Are Digital Textbooks the Future?
Increasingly, students are finding electronic options for their course materials
Monday, August 20, 2012
As kids head off to school with backpacks loaded with heavy books and college students shell out hundreds of dollars for text books they'll use for one semester, digital publishers are promising to make education less expensive and easier to carry.
The same technology that allows consumers to download and read their favorite mystery on their tablet or e-reader also lets college students access course material electronically. More and more distributors are getting into the game.
Amazon, which sells all types of books through its Kindle device, is lately promoting the availability of textbooks. On its website, Amazon says it can save students up to 80 percent of the cost of their print textbooks.
Students choose a rental length between 30 and 360 days and pay only for the exact time they need a book. They can extend their rental for as little as one day or convert to purchase. If you make annotations, you can access your notes and highlights anytime, even after the rental expires, at kindle.amazon.com.
Accessing the texts does not require a Kindle. According to Amazon, you simply download the Kindle reading app and can access the textbooks on a Mac, PC or almost any kind of mobile device.
Meanwhile, companies specializing in textbooks are also getting into digital distribution. CourseSmart, which bills itself as the world's largest provider of eTextbooks and digital course materials, says it has saved students more than $100 million on textbooks since the company was founded in 2007.
"CourseSmart was founded on the principal of expanding access to higher education by offering students significant savings on their required course materials, and as the cost of earning a degree continues to rise, it is essential that students have digital options,” said Sean Devine, CEO of CourseSmart. “CourseSmart's savings go beyond the textbook sticker price, because students can access their digital course materials without having to purchase a dedicated device or specific eReader."
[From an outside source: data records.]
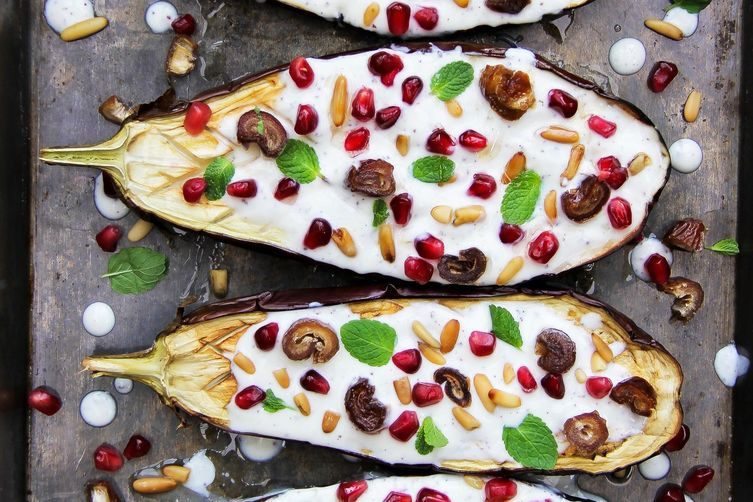 Aubergine with yoghurt sauce, pomegranate, dates and pine nuts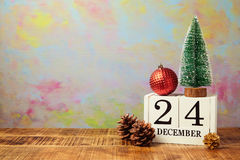Christmas calendar with pine tree on wooden table Royalty Free Stock Image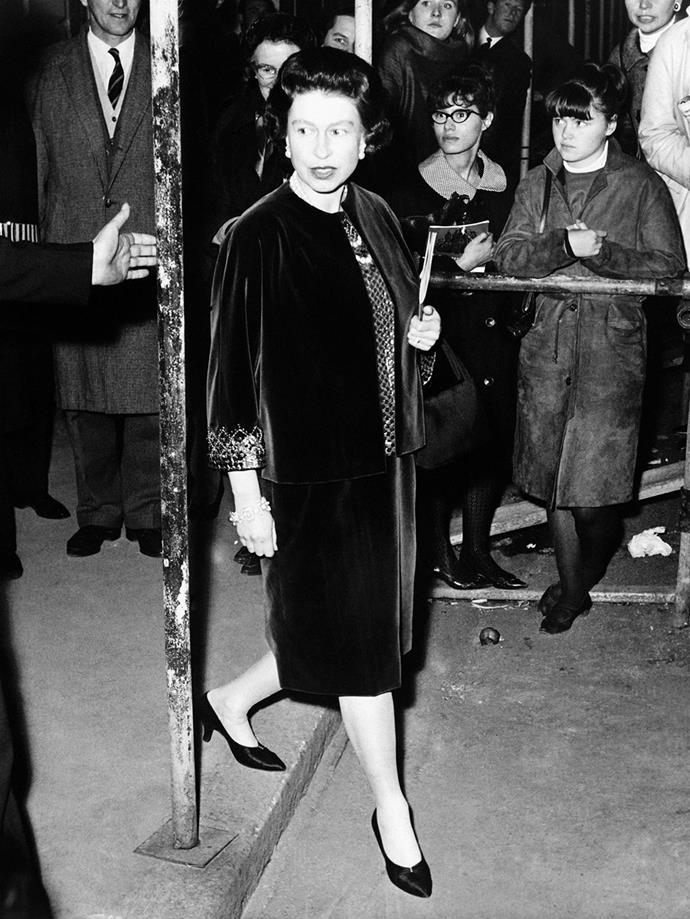 **Queen Elizabeth, 1963**  Queen Elizabeth looked stylish in velvet as she attended a ballet performance at the Covent Garden Opera, while five months pregnant with her youngest child, Prince Edward. *(Image: Getty)*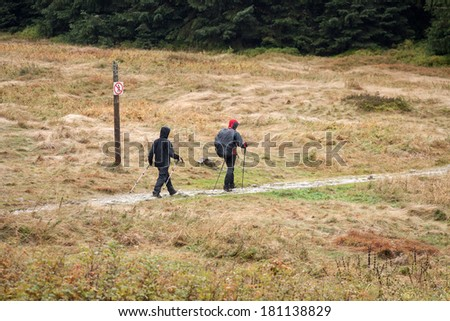 two people wandering the mountains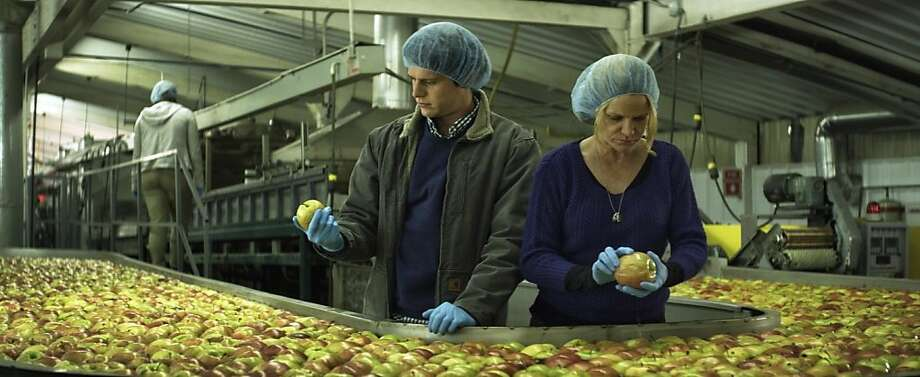 "Jonathan Groff and Dale Dickey work on an apple farm in ""C.O.G."" The film is based on an autobiographical short story by David Sedaris. Photo: Focus World"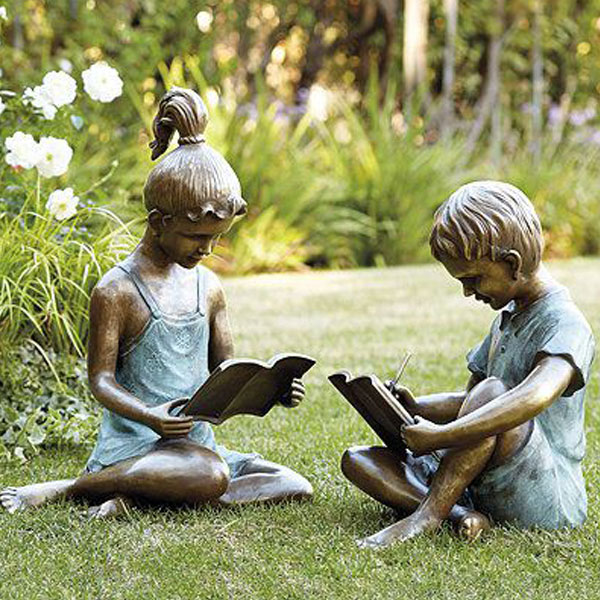 Garden ornaments bronze casting girl and boy reading books statues outdoor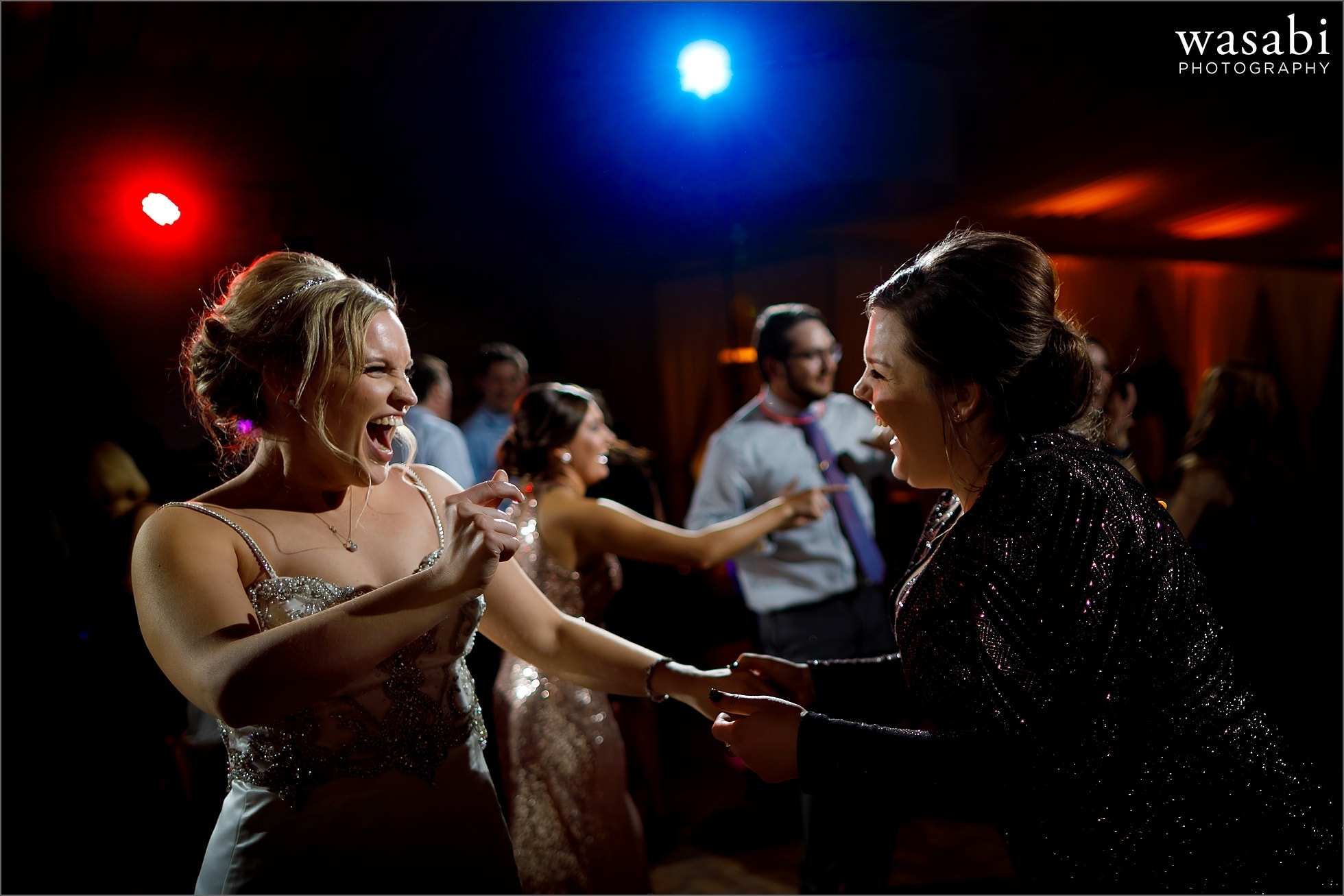 bride and friend dancing during New Years Eve wedding reception at Chicago Marriott Lincolnshire Resort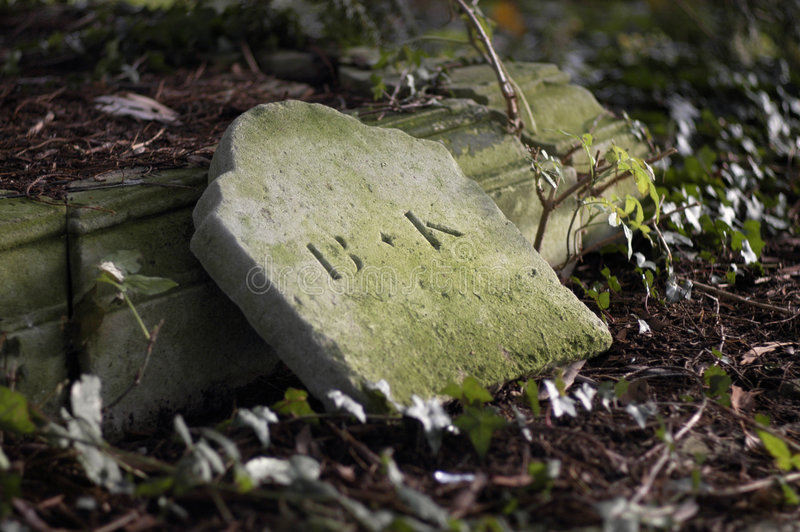 Fallen Headstone. A centuries old tombstone with a faded inscription lying at an angle in a old European cemetry. Shallow DOF, focus on texture of gravestone royalty free stock images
Of course, studying using an eTextbook only works if the provider has the book you need. CourseSmart claims to have over 90 percent of the core textbooks in use today, or 30,000 titles from over 33 publishers.
Colleges and universities, meanwhile, are also getting involved in an effort to reduce the very high cost of college texts, which pose a significant financial burden to many students. MIT's Open Course Ware, for example, provides free lecture notes, exams and videos.
Rice University has something similar, called Connexions Consortium, offering open source educational technology and open access educational content.
College textbooks can easily cost between $100 and $200. The good news for students is this cost will probably come down as eTextbooks expand through the educational system. It'll make the backpack a little lighter too.